WORK ORDER 1> In the Colorado text, which of the state's national parks is called one of the least visited in the country?
WORK ORDER 2> Decide whether each statement agrees with the Colorado text: (a) Rocky Mountain is one of the most popular parks in the US. (b) The text suggests a local sports shop for renting fishing equipment. (c) Colorado has a few dozen craft breweries. Answer yes or no for each, and quote the deciding words.

TEXT BLOCK>
Sure, we talked about nature already, but Colorado’s four national parks deserve their own category. This summer, explore ancient Pueblo dwellings at Mesa Verde National Park, or sled down the massive dunes at Great Sand Dunes. You can conquer your fear of heights or catch some epic stargazing at Black Canyon of the Gunnison National Park, or spot elk at Rocky Mountain National Park while you’re on a hike or navigating the nail-biting curves of Trail Ridge Road. Colorado’s national parks vary in size and popularity (Rocky Mountain is one of the most popular parks in the US, but Black Canyon of the Gunnison is one of the least visited in the country), but they’re all beautiful and manage to show off our state’s environmental diversity in their own unique ways. They’re located all across Colorado, so if parks and nature are really your thing, consider renting an RV or booking a few cabins or campsites around Colorado, and making a road trip to visit all four!
Relaxation means something different for everyone, but chances are, we’ve got it here in Colorado. Thanks to our mountainous geography, and the geothermal activity beneath them, Colorado is home to dozens of natural hot springs, where you can soak and relax by yourself or with friends to your heart’s content. Some of the most popular hot springs in Colorado include Glenwood How Springs, Pagosa Springs, Hot Sulphur Springs, and Strawberry Park Natural Hot Springs. Some of them even have spas attached so you can indulge in a massage, or vapor caves where you can enjoy a natural sauna experience in a unique setting.
For some of us, relaxation means peace and quiet more than a soak or a facial, and for those people we say you’ll find that in Colorado as well. If activity relaxes you, take a peaceful hike on a seldom-used trail, and maybe bring a set of binoculars to watch for birds or other wildlife. You could also get yourself a fishing permit and set off for one of Colorado’s well-stocked lakes and rivers. Let the tranquility and the comforting sounds of the water rushing around you relax you as you try your luck on the water. (If you need to rent fishing equipment, try a local sports shop. They’ll have everything you need.)
Food and Booze
Colorado is home to hundreds of craft breweries, and still more bars, restaurants, and nightlife. Small businesses like these have been some of the biggest and most common commercial victims of the coronavirus pandemic, and we don’t know about you, but we plan on spending this summer making it up to them as much as we can. Try some local delicacies like a local bison burger or steak, or a fat burrito smothered with Pueblo green chili, and wash it all down with a nice cold beer from a brewery just round the corner or a cocktail made from local liquors. Stopping at a local eatery or drinkery after a long day of adventure is a fantastic way to unwind, and with those gorgeous Rocky Mountains as an ever-present backdrop, a summer patio meal with friends in Colorado is an experience like no other.
Just the Tip of the Iceberg
Of course, we’ve barely delved into the options for activities in Colorado. Across the state, you’ll find something to suit everyone, no matter what you’re looking for, and as we start to look ahead to warmer months and brighter times, we can’t wait to explore it all with you.

DATA SECTION>
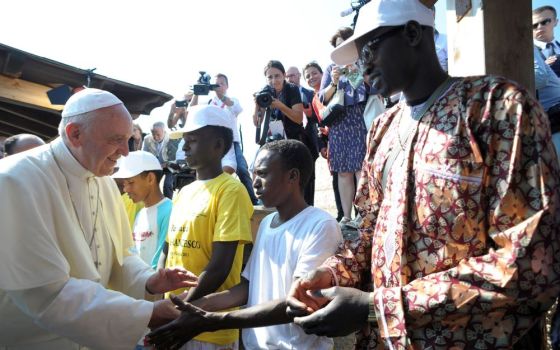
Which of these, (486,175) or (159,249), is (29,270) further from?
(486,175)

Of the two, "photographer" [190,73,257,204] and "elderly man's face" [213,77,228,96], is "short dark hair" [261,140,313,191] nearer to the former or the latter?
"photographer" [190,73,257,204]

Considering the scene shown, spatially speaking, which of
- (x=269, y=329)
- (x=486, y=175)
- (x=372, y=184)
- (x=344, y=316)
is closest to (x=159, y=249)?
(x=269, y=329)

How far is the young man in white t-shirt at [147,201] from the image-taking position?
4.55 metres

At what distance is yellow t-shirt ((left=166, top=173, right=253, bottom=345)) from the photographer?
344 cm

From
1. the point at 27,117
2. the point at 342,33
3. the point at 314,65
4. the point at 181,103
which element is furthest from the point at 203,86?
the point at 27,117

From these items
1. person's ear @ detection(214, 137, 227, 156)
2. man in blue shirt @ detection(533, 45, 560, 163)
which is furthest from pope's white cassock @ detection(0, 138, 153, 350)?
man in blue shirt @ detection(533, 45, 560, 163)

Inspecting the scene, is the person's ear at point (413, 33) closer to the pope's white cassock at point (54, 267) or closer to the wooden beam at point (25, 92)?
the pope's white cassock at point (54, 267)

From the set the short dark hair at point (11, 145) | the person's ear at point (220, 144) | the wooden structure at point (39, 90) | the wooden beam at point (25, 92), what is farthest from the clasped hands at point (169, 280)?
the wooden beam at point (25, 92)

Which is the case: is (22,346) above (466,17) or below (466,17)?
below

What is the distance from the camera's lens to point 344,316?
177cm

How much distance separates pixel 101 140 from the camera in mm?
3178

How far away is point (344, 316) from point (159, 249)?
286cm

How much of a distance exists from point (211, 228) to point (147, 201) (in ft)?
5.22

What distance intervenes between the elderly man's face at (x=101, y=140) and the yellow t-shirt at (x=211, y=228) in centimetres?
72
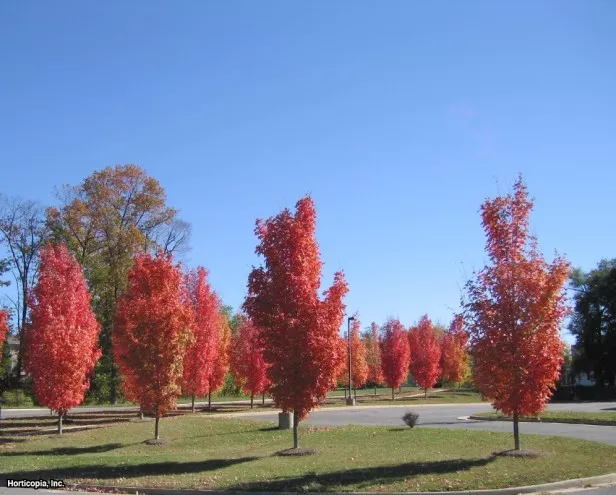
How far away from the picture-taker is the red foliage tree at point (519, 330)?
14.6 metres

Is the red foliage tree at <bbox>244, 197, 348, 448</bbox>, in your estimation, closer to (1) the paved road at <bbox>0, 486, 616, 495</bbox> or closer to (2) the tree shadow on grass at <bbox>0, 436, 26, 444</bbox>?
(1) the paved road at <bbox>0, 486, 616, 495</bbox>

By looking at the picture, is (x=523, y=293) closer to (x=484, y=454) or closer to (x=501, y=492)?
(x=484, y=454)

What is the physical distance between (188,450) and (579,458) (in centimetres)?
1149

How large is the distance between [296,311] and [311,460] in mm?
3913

---

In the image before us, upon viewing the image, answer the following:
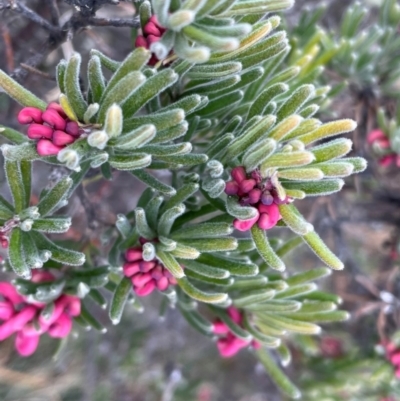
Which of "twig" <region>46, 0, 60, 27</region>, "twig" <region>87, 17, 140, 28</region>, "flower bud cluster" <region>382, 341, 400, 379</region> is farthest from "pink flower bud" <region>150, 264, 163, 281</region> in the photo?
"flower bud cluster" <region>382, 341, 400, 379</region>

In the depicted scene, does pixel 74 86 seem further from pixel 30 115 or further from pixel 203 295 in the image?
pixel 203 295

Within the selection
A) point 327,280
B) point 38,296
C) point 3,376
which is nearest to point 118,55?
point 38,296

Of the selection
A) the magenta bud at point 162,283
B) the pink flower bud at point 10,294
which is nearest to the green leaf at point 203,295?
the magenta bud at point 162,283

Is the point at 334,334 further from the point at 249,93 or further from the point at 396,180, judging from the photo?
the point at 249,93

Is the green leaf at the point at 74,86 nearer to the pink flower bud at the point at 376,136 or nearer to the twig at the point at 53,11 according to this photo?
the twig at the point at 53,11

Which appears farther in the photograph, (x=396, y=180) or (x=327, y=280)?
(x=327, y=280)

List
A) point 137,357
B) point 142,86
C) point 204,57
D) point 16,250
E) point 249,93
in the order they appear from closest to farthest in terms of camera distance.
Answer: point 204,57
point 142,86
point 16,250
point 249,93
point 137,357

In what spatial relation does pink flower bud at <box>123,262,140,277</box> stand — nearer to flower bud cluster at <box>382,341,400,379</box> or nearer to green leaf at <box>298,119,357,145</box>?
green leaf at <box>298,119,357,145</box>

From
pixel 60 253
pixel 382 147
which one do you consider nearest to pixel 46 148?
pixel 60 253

* * *

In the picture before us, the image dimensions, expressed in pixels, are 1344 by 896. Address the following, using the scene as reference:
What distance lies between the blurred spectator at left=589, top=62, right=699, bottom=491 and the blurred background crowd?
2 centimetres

ANSWER SPACE 1> Black Canyon of the Gunnison National Park.

ANSWER SPACE 2>
(a) Yes: "Rocky Mountain is one of the most popular parks in the US"
(b) Yes: "If you need to rent fishing equipment, try a local sports shop."
(c) No: "Colorado is home to hundreds of craft breweries"